Simone M. Müller (Augsburg): Making Matter Meaningful? New Material Ecologies in Culture and History

Stoffgeschichten
Moderation: Lothar Schilling (Augsburg)

Jens Soentgen (Augsburg): Stoffgeschichten

Christopher Schliephake (Augsburg): Purple: On the Ecology of a Color in Antiquity

Kirsten Twelbeck (Augsburg): Wheat Matters

KohlenstoffKultur
Moderation: Benjamin Thober (Tübingen)

Evi Zemanek (Tübingen): Ein fossiler Brennstoff als Wissensquelle und Archiv der Naturgeschichte: Zur materiellen Ästhetik und anderen Bedeutung von Kohle

Florian Skelton (Zürich): A Neo-Materialist History of the “Carbon Budget”

Erd-Wissenschaft
Moderation: Laura Bondl (Augsburg)

Lucie Leutenecker (Tübingen): Vom Erzählen lebendiger Böden im Anthropozän. Bodenkundliche Explorationen in den (Medien)Kulturwissenschaften

Jana Osterkamp (Augsburg): Moore als heilende Erden: Böhmens Kurorte und die Entstehung von Balneologie und Naturheilkunde

Interdisziplinäres Rundgespräch “Matter, Meaning, and the Quest for Common Ground”. Hubert Zapf (Augsburg) im Gespräch mit Sven Reichardt (Konstanz), Kerstin Schlögl-Flierl (Augsburg), Katja Sarkowsky (Augsburg), Corey Ross (Basel)

Zur Essenz des Krieges
Moderation: Maximilian Ringleb (Augsburg)

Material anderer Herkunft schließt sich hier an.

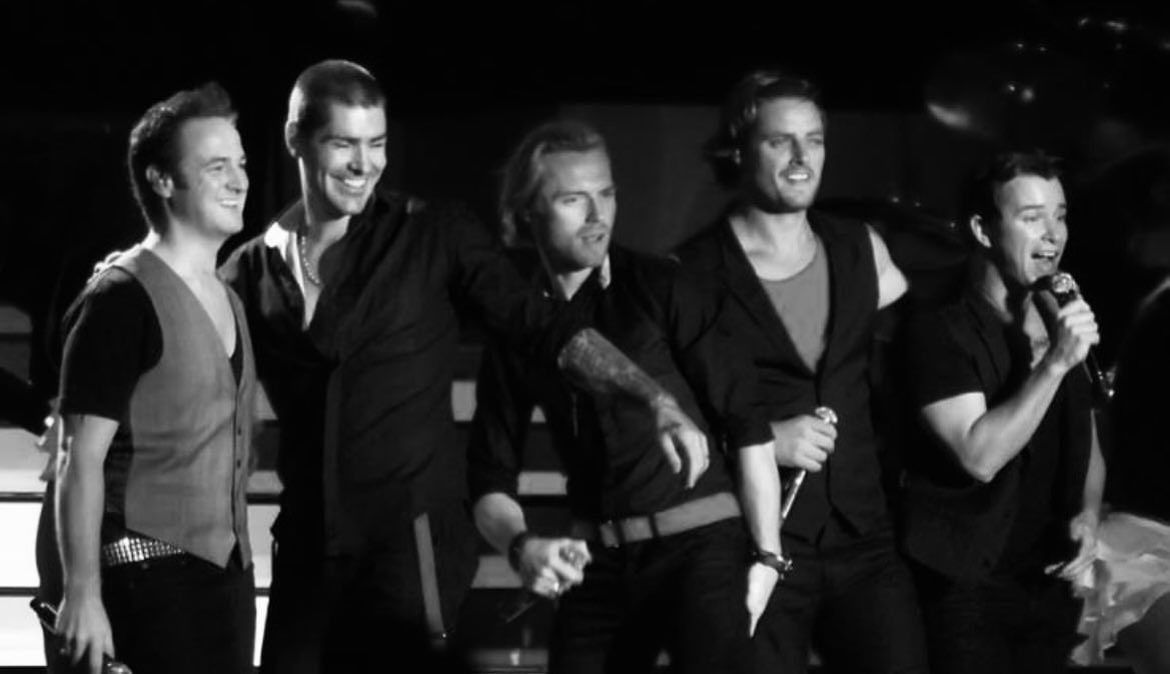 simplymikeygra1's tweet photo. Oohh the smiles 💙 Oohh the memories 💙 Always 5
@MRMIKEYGRAHAM and @theREALboyzone all looking mighty fine here 💙
Hope you’re all having a good day 💙 (credit Kirstie Fuller Flickr) #SimplyMikeyGraham #MikeyGraham #MrMikeyGraham #Boyzone #BoyzoneOfficial #AlwaysFive https://t.co/J7azpG3yz0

Ulrich Niggemann (Augsburg): Der Deutsche Bauernkrieg aus umwelthistorischermPerspektive

Lisa Kolb (Augsburg): Salpeter - eine kritische Ressource im Dreißigjährigen Krieg

Multispezies Intra-Aktion
Moderation: Linda Hess (Augsburg)

Marie A. Muschalek (Basel): The Stuff of Natural History: Animal Specimen Collecting and Taxidermy in the Age of Empire

Abschlussgedanken
Matthias Schmidt (Augsburg) / Daniel Rothenburg (Konstanz)

Anmerkung:
1 Daniel Rothenburg, Tagungsbericht: Political Ecology, in: H-Soz-Kult, 15.01.2024, http://www.hsozkult.de/conferencereport/id/fdkn-141098. Vgl. einführend zu den drei Dimensionen der Environmental Humanities Matthias Schmidt / Jens Soentgen / Hubert Zapf, Environmental Humanities. An Emerging Field of Transdisciplinary Research, in: GAIA - Ecological Perspectives for Science and Society 29 (2020) 4, S. 225–229.